___ RECORD SET

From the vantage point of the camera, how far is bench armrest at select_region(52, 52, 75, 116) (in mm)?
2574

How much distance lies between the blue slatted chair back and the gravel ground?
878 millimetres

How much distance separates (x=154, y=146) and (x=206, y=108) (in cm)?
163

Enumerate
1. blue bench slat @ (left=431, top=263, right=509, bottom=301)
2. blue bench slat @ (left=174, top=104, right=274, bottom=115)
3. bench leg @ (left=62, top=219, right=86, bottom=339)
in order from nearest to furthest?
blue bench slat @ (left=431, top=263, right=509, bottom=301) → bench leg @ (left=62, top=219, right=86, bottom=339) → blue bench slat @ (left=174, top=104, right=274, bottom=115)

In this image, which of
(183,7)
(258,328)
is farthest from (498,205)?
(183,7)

______
___ RECORD SET

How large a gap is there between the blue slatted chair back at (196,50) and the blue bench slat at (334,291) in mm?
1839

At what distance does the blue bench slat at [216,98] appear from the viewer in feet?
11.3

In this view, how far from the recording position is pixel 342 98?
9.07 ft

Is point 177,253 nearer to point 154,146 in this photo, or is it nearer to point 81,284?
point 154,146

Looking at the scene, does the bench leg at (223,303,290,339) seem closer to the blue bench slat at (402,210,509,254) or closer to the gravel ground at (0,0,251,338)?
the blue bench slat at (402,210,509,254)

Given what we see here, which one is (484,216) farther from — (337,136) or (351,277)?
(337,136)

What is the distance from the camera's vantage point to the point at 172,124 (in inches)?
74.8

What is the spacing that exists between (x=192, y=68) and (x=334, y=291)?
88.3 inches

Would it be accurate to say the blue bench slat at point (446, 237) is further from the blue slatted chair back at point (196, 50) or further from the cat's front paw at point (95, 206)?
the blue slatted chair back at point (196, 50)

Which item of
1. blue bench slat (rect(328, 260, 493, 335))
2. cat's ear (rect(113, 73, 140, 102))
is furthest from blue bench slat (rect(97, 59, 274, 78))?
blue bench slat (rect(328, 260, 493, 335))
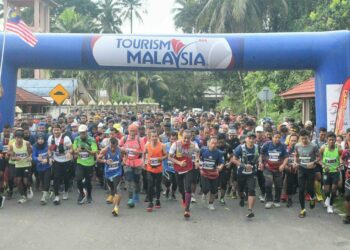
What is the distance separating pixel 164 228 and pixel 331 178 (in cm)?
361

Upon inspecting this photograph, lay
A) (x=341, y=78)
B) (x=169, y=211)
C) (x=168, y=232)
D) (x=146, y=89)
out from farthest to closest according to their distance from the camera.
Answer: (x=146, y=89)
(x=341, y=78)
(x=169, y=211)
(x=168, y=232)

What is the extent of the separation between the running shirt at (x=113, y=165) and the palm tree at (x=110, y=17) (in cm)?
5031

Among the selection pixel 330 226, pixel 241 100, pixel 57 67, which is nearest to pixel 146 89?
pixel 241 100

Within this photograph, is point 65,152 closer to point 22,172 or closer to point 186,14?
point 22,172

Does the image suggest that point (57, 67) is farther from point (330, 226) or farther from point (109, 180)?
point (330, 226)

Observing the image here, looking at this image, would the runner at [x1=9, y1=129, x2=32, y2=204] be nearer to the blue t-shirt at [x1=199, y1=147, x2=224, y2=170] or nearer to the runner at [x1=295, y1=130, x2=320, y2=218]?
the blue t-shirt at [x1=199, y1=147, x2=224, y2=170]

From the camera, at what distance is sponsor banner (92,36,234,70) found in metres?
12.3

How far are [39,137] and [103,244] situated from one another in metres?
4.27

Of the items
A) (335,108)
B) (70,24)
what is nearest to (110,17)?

______

YOUR INSTRUCTIONS: Locate each line in the rows above that contains the string "nearest" and copy those lines. Case must match.

TASK OUTPUT:
in order from nearest to furthest?
Among the selection pixel 330 226, pixel 241 100, pixel 57 67, which is nearest to pixel 146 89?
what is nearest to (110,17)?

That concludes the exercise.